- **EXCERPTED PASSAGE**
The metadata file T3 is created for each file system or snapshot. The metadata file T3 stores metadata about a file or a directory as an entry. In the present embodiment, the metadata file T3 is configured in a format that can be searched by S3select such as CSV, JSON, and Apache Parquet, for example.
The entry of the metadata file T3 includes fields of a path C31, a type C32, a size C33, a creation date and time C35, a change date and time C37, and a state change C39. Note that the entry may include other metadata such as an access right.
The path C31 stores a path of a file or a directory corresponding to the entry. The type C32 stores a flag indicating whether the entry corresponds to a file or a directory. The size C33 stores the size of the file or the directory corresponding to the entry. The creation date and time C35 stores the date and time when the file or the directory corresponding to the entry is created.
The change date and time C37 stores the date and time when the file or directory corresponding to the entry has been last changed. The state change C39 stores a state change from the state of the previous snapshot for the file or directory corresponding to the entry. The state change C39 stores creation, update, or deletion as the state change. The creation indicates that a file or a directory that has not existed in the previous snapshot is created. The update indicates that the file or directory existing in the previous snapshot has been updated. The deletion indicates that a file or a directory existing in the previous snapshot has been deleted.
FIG. 7 is a diagram illustrating an example of an operation log list according to the first embodiment.
The operation log list T5 stores an entry (log) for each file I/O operation. The file I/O operation includes an operation on a file or a directory as an operation target. The entry of the operation log list T5 includes fields of an operation type C51, a file system name C52, a file handler C53, a type C55, and a time stamp C57.
The operation type C51 stores the operation type of the file I/O corresponding to the entry. Examples of the operation type include Create, Write, and Delete. The file system name C52 stores a file system name to which an operation target (file or directory) corresponding to the entry belongs. The file handler C53 stores a file handler, which is an operation target, corresponding to the entry.
The type C55 stores a type name of the type to be operated corresponding to the entry, that is, a value indicating a file or a directory. The time stamp C57 stores information indicating the time when the operation corresponding to the entry is performed.
FIG. 8 is a diagram illustrating an example of a file storage list according to the first embodiment;
The file storage list T7 is a table that stores access information for accessing each file storage 10 existing in a plurality of sites. The file storage list T7 stores an entry for each file storage 10. The entry of the file storage list T7 includes fields of a site C71, a file storage name C73, and access information C75.

(Web page caption snippets)
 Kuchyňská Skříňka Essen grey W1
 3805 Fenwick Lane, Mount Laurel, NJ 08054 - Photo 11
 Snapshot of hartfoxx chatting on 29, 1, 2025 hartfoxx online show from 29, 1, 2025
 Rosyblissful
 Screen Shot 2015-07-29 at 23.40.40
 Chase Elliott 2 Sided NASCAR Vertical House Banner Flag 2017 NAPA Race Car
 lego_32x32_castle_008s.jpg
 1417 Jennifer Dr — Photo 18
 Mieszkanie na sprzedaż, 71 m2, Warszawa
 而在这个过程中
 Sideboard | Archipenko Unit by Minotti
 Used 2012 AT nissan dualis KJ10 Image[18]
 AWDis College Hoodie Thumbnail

- **REQUIREMENT 1**
Answer these questions about the excerpted passage:
(a) Which formats are given as examples for the metadata file T3?
(b) What can the state change C39 store as the state change?
(c) Which fields does an entry of the file storage list T7 include?
- **REQUIREMENT 2**
Print everything in the excerpted passage from "The entry of the metadata" down to "entry is created.".

- **EXPECTED ANSWER 1**
(a) CSV, JSON, and Apache Parquet.
(b) Creation, update, or deletion.
(c) A site C71, a file storage name C73, and access information C75.

- **EXPECTED ANSWER 2**
The entry of the metadata file T3 includes fields of a path C31, a type C32, a size C33, a creation date and time C35, a change date and time C37, and a state change C39. Note that the entry may include other metadata such as an access right.
The path C31 stores a path of a file or a directory corresponding to the entry. The type C32 stores a flag indicating whether the entry corresponds to a file or a directory. The size C33 stores the size of the file or the directory corresponding to the entry. The creation date and time C35 stores the date and time when the file or the directory corresponding to the entry is created.